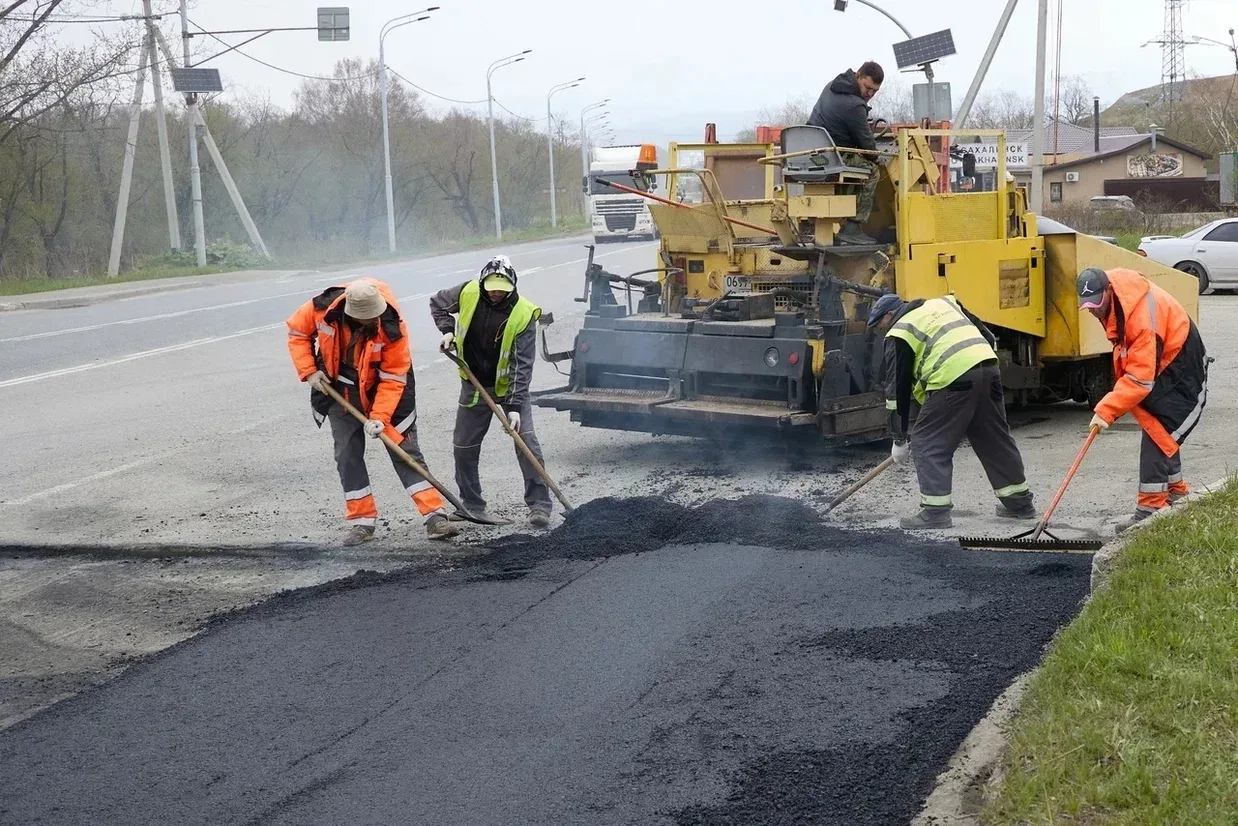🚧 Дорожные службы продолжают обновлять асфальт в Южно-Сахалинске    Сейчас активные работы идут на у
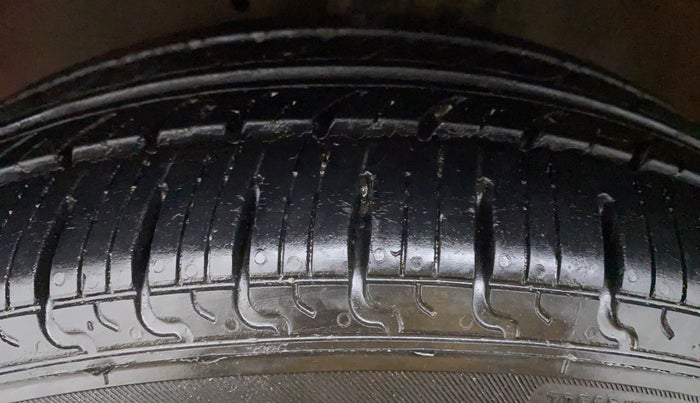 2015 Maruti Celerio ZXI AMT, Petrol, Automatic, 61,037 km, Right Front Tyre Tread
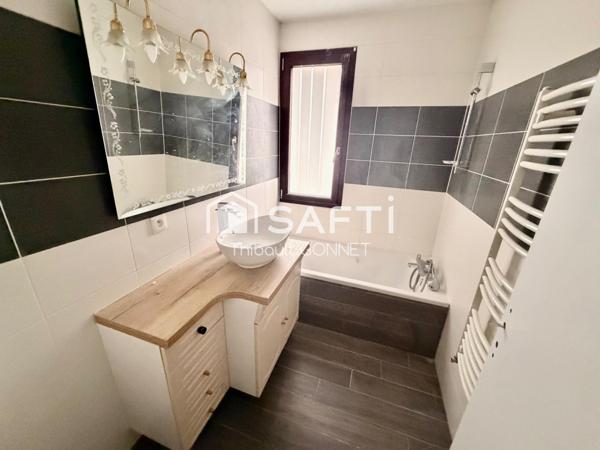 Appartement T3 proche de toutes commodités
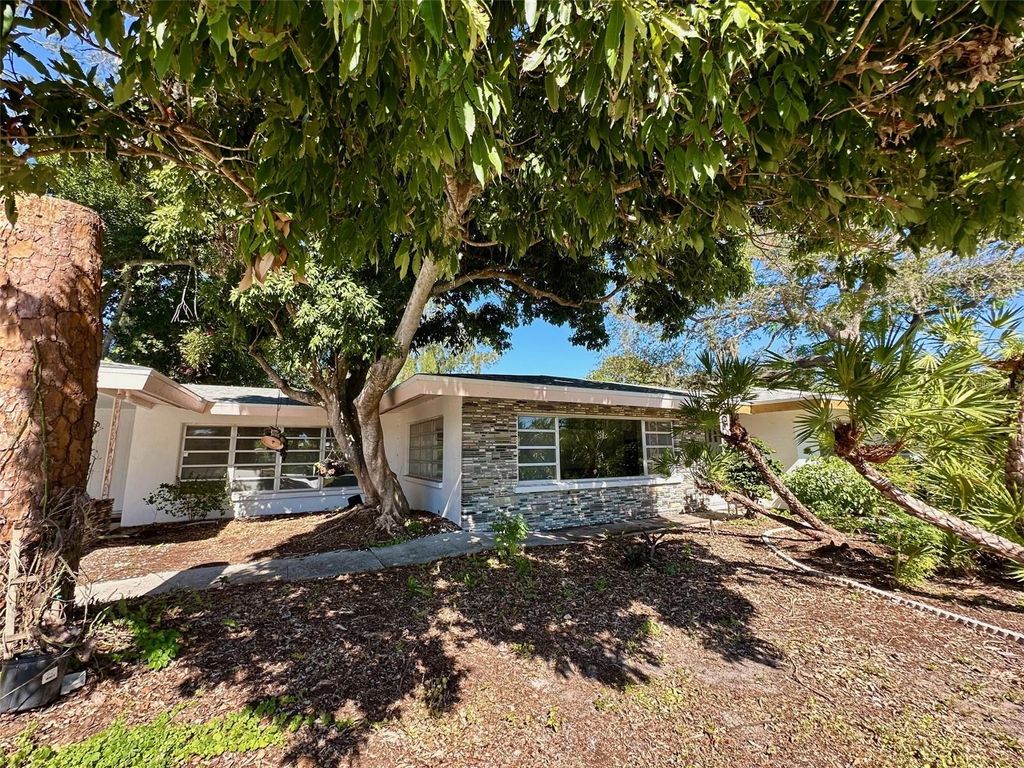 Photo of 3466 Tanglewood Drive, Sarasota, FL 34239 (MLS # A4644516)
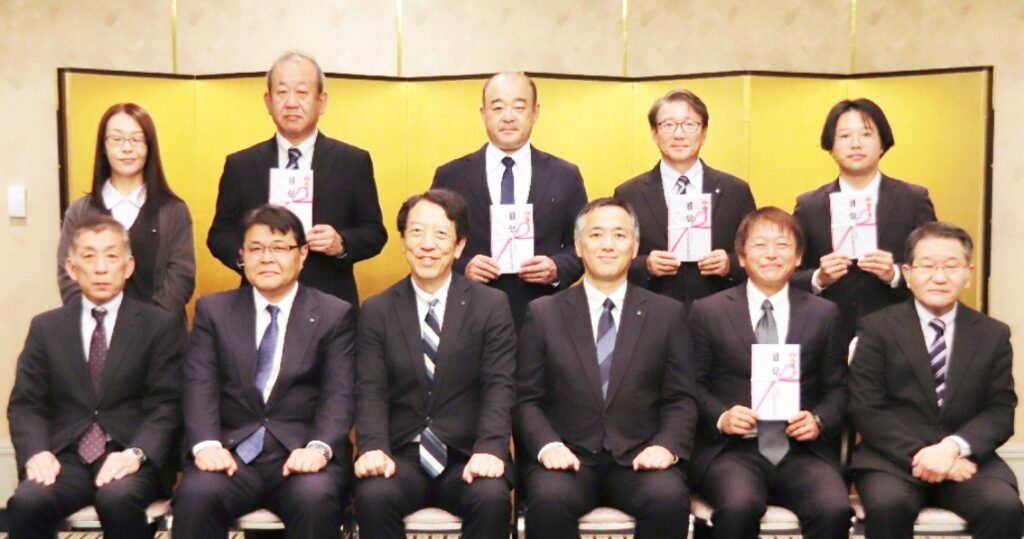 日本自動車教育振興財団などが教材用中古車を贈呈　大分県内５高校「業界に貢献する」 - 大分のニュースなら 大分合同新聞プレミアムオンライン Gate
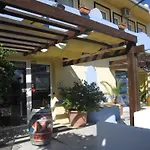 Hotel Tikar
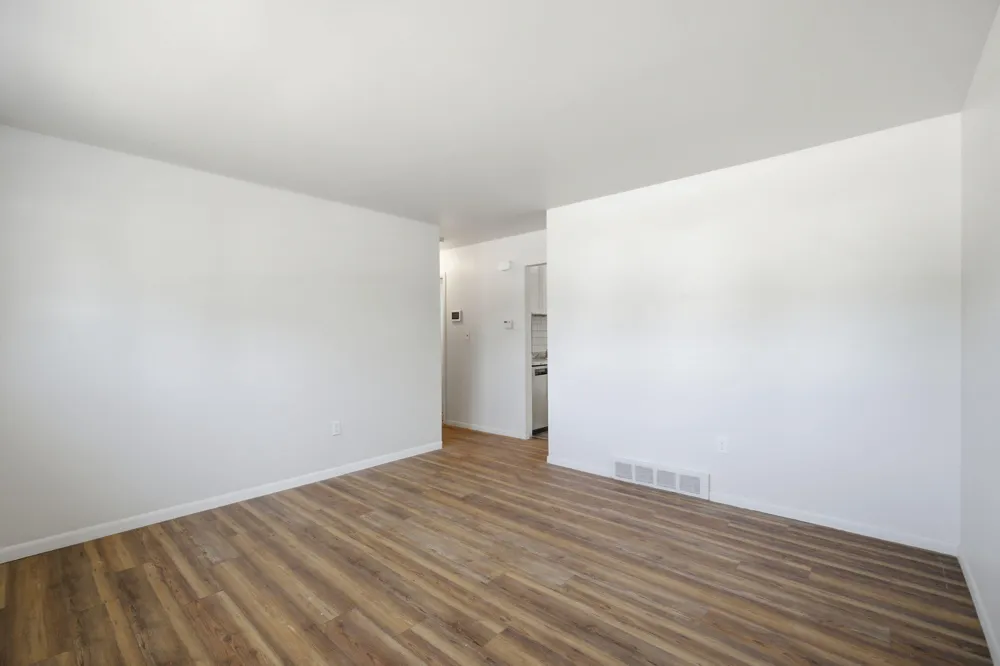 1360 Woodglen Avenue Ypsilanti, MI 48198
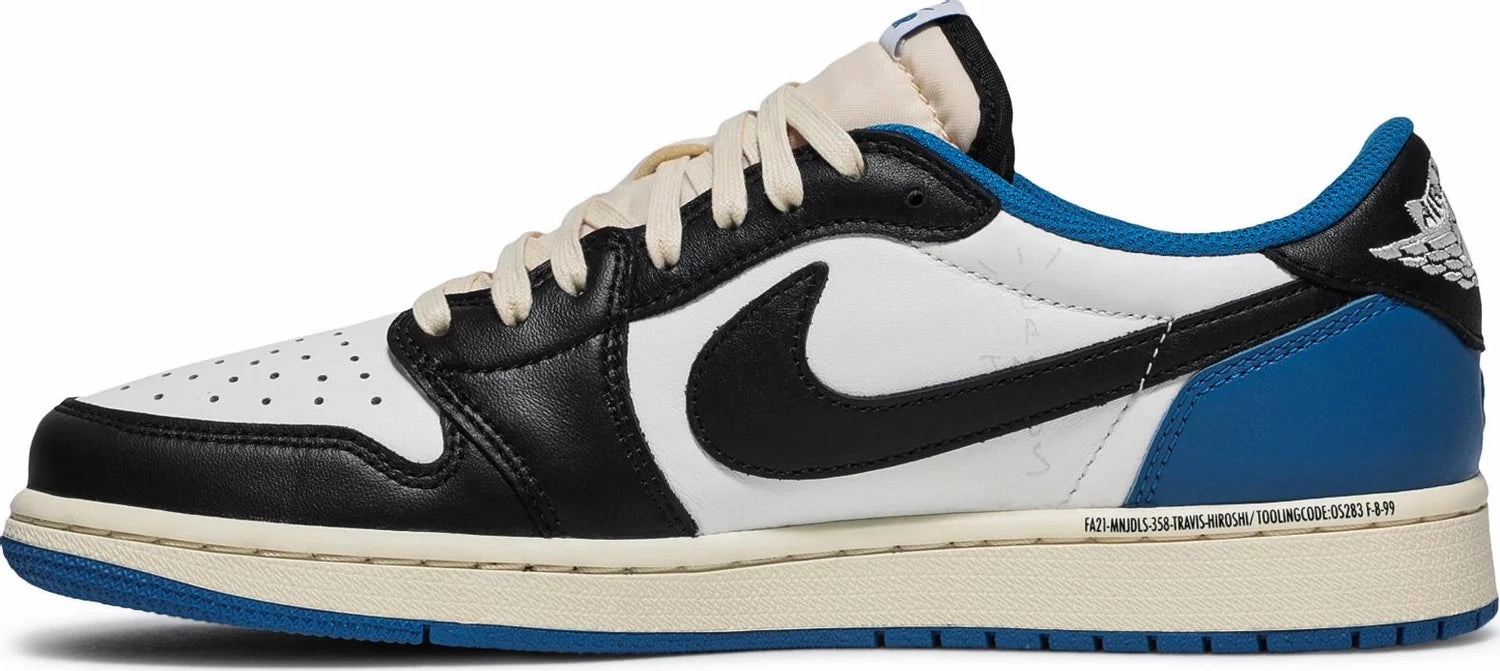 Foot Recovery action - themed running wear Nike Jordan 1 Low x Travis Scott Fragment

________

• _Task objective_: Exact copies of the entries above are needed, without their pictures.

• _Task response_:
🚧 Дорожные службы продолжают обновлять асфальт в Южно-Сахалинске    Сейчас активные работы идут на у
 2015 Maruti Celerio ZXI AMT, Petrol, Automatic, 61,037 km, Right Front Tyre Tread
 Appartement T3 proche de toutes commodités
 Photo of 3466 Tanglewood Drive, Sarasota, FL 34239 (MLS # A4644516)
 日本自動車教育振興財団などが教材用中古車を贈呈　大分県内５高校「業界に貢献する」 - 大分のニュースなら 大分合同新聞プレミアムオンライン Gate
 Hotel Tikar
 1360 Woodglen Avenue Ypsilanti, MI 48198
 Foot Recovery action - themed running wear Nike Jordan 1 Low x Travis Scott Fragment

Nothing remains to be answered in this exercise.